Given task = Copy out every one of the following rows verbatim, omitting the pictures.

Records to process =
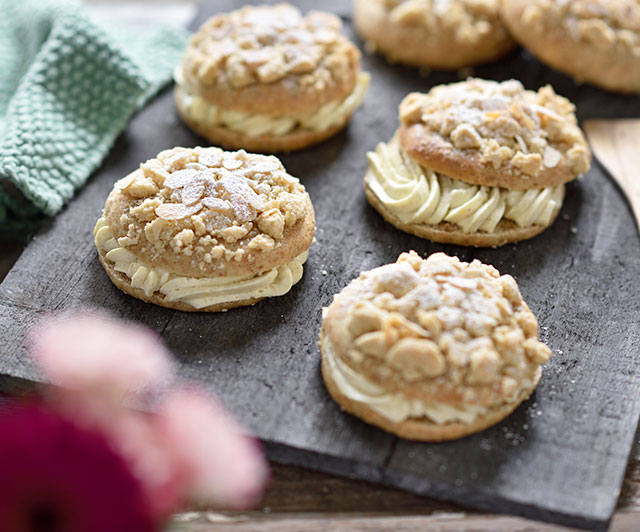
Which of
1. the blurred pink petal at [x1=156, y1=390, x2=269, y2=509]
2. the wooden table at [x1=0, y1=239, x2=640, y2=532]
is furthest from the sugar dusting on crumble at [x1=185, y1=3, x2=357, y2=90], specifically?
the blurred pink petal at [x1=156, y1=390, x2=269, y2=509]

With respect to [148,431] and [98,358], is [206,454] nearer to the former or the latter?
[148,431]

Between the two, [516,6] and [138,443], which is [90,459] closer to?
[138,443]

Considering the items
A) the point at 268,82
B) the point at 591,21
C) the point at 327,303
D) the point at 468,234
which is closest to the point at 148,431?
the point at 327,303

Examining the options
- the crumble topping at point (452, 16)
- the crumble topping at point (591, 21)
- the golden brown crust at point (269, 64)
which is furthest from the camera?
the crumble topping at point (452, 16)

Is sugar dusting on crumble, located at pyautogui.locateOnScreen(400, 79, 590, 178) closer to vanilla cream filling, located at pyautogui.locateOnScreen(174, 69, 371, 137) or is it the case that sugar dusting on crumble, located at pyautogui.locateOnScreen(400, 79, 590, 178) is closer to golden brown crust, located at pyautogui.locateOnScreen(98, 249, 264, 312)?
vanilla cream filling, located at pyautogui.locateOnScreen(174, 69, 371, 137)

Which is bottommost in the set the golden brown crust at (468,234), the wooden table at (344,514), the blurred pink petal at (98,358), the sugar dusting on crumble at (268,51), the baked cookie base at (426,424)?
the wooden table at (344,514)

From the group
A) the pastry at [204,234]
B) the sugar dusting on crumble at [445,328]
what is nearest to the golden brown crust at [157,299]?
the pastry at [204,234]

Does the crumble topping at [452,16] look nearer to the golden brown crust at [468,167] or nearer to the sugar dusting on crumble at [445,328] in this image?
the golden brown crust at [468,167]
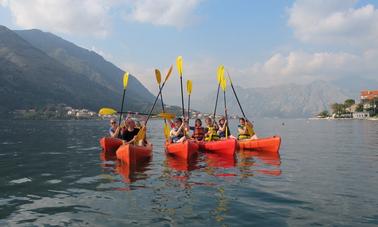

Exercise output =
Which of
1. the blurred pink petal at [x1=156, y1=390, x2=269, y2=509]
2. the wooden table at [x1=0, y1=239, x2=640, y2=532]
is furthest from the sugar dusting on crumble at [x1=185, y1=3, x2=357, y2=90], specifically?
the blurred pink petal at [x1=156, y1=390, x2=269, y2=509]

With respect to [148,431] and [98,358], is [206,454] nearer to the former or the latter?
[148,431]

Between the two, [516,6] and [138,443], which is [90,459] closer to?
[138,443]

Considering the items
A) the point at 268,82
B) the point at 591,21
C) the point at 327,303
D) the point at 468,234
which is closest to the point at 148,431?
the point at 327,303

Examining the options
- the crumble topping at point (452, 16)
- the crumble topping at point (591, 21)
- the golden brown crust at point (269, 64)
which is furthest from the camera?
the crumble topping at point (452, 16)

Is sugar dusting on crumble, located at pyautogui.locateOnScreen(400, 79, 590, 178) closer to vanilla cream filling, located at pyautogui.locateOnScreen(174, 69, 371, 137) or is it the case that sugar dusting on crumble, located at pyautogui.locateOnScreen(400, 79, 590, 178) is closer to golden brown crust, located at pyautogui.locateOnScreen(98, 249, 264, 312)?
vanilla cream filling, located at pyautogui.locateOnScreen(174, 69, 371, 137)

Which is bottommost in the set the golden brown crust at (468,234), the wooden table at (344,514), the blurred pink petal at (98,358), the sugar dusting on crumble at (268,51), the baked cookie base at (426,424)?
the wooden table at (344,514)

From the group
A) the pastry at [204,234]
B) the sugar dusting on crumble at [445,328]
what is nearest to the golden brown crust at [157,299]?
the pastry at [204,234]

Does the crumble topping at [452,16] look nearer to the golden brown crust at [468,167] or nearer to the sugar dusting on crumble at [445,328] in this image?
the golden brown crust at [468,167]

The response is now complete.